You can see from the resulting help text that this method takes one input, an artifact of semantic type Phylogeny[Unrooted]. It also generates one output, an artifact of semantic type Phylogeny[Rooted]. This makes intuitive sense: an action that adds a root to a phylogenetic tree (as described in the help text for this method) takes an unrooted tree as input and generates a rooted tree as output.

There is a many-to-many relationship between file types, data types, and semantic types. It’s possible that a given semantic type could be represented on disk by different file types. That’s well exemplified by the many different formats that are used to store demultiplexed sequence and sequence quality data. For example, this may be in one a few variants of the fastq format, or in the fasta/qual format. Additionally, data from multiple samples may be contained in one single file or split into per-sample files. Regardless of which of these file formats the data is stored in, QIIME 2 will assign the same semantic type (in this case, SampleData[SequencesWithQuality]. Similarly, the data type used in memory might differ depending on what operations are to be performed on the data, or based on the preference of the programmer. QIIME 2 use the semantic type FeatureTable[Frequency] to represent the idea of a feature table that contains counts of features (e.g., bacterial genera) on a per sample basis. Many different actions can be applied to FeatureTable[Frequency] artifacts in QIIME 2. When a plugin developer defines a new action that takes a FeatureTable[Frequency] as input, they can choose whether to load the table into a pandas.DataFrame or biom.Table object, which are two different data types.

Note

That last paragraph was a bit technical. Don’t worry if you got lost in the details - just take away the idea that there is not a one-to-one relationship between file types, data types, and semantic types in QIIME 2. Each kind of type represents different information about the data.

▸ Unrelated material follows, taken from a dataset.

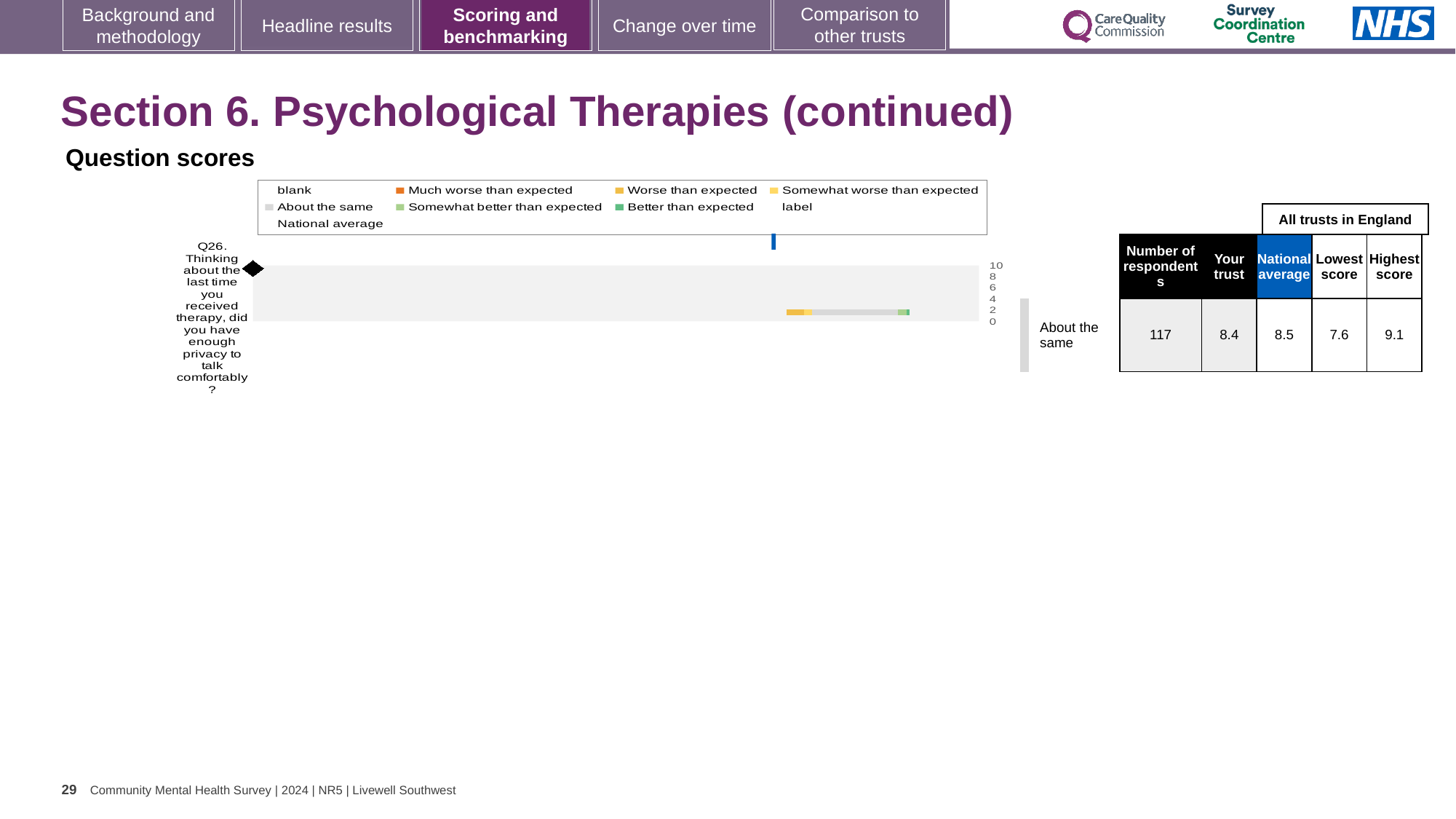
How many respondents answered Q26 according to the table next to the chart? 117 What is the maximum value shown on the chart's score axis? 10 What is the national average score for Q26 shown on the slide? 8.5 What is the lowest score among all trusts in England for Q26? 7.6 Which is larger for Q26: the trust's score or the national average? National average How many questions are plotted on the question scores chart? 1 What is the highest score among all trusts in England for Q26? 9.1 What is the 'Your trust' score for Q26 on the question scores chart? 8.4 What is the difference between the national average and the trust's score for Q26? 0.1 How is the trust's result for Q26 categorised relative to expectations? About the same What kind of chart is used to show the question scores? Bar chart What is the difference between the highest and lowest scores across all trusts in England for Q26? 1.5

The motivation for creating QIIME 2’s semantic type system was to avoid issues that can arise from providing inappropriate data to actions. The semantic type system also helps users and developers better understand the intent of QIIME 2 actions by assigning meaning to the input and output, and allows for the discovery of new potentially relevant QIIME 2 actions (more on this later). Throughout the next few chapters I’ll point out semantic types of some inputs and outputs as we come across them. Again, there’s more to know on this topic, but that learning can be deferred until its needed.